The exchange coupling of reduced uteroferrin has been measured (19.8(5) cm-1 S1·S2) using recently developed techniques for studying metalloprotein magnetization. A spin Hamiltonian describing the coupled binuclear Fe(II)·Fe(III) center has been used to fit the low and high field magnetization data, the EPR g values, and the highly anisotropic effective hyperfine tensor of the ferric site.

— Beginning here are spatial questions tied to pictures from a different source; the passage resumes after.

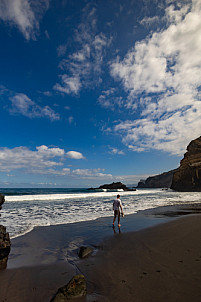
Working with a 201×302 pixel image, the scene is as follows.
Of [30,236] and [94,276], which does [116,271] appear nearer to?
[94,276]

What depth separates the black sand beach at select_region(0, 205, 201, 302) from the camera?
3248 mm

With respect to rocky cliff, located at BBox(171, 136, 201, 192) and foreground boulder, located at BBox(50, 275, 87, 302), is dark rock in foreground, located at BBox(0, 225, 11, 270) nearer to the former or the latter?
foreground boulder, located at BBox(50, 275, 87, 302)

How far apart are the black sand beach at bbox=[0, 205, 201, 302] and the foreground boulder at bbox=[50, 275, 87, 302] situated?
0.18 metres

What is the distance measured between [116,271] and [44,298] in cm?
184

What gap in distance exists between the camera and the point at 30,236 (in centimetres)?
751

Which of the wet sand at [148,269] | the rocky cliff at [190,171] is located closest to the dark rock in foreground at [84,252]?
the wet sand at [148,269]

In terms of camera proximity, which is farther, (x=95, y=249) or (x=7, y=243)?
(x=95, y=249)

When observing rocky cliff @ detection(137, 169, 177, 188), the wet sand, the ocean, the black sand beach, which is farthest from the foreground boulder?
rocky cliff @ detection(137, 169, 177, 188)

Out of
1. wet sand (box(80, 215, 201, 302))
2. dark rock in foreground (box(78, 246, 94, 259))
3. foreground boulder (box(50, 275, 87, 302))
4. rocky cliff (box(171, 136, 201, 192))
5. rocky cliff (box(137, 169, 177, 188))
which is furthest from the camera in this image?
rocky cliff (box(137, 169, 177, 188))

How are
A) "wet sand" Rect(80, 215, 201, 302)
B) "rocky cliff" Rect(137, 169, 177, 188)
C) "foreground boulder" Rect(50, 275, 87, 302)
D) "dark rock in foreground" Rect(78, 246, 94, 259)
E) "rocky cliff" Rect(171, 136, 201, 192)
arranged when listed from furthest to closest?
"rocky cliff" Rect(137, 169, 177, 188)
"rocky cliff" Rect(171, 136, 201, 192)
"dark rock in foreground" Rect(78, 246, 94, 259)
"wet sand" Rect(80, 215, 201, 302)
"foreground boulder" Rect(50, 275, 87, 302)

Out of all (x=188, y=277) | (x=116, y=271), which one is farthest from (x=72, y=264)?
(x=188, y=277)

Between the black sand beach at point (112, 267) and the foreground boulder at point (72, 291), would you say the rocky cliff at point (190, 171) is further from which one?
the foreground boulder at point (72, 291)

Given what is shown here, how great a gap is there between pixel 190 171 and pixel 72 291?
66501 millimetres

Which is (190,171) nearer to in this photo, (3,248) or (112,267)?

The exchange coupling of the phosphate complex of reduced uteroferrin has also been measured (6.0(5) cm-1 S1·S2) using the same techniques. The smaller exchange coupling of the phosphate complex is comparable with the zero field splittings of the iron sites. This results in increased sensitivity of the system g values (found by calculation from the spin Hamiltonian) to variations of the zero field splitting parameters arising from heterogeneities in the protein microenvironment. Consequently, there is a very significant (9-fold) increase in the 'effective g strain' of the system compared to the situation in the absence of phosphate. This, together with the larger g anisotropy (g = (1.06, 1.51, 2.27)), gives rise to an EPR signal for the phosphate complex of reduced uteroferrin which is extremely broad and difficult to detect but which has now been identified for the first time.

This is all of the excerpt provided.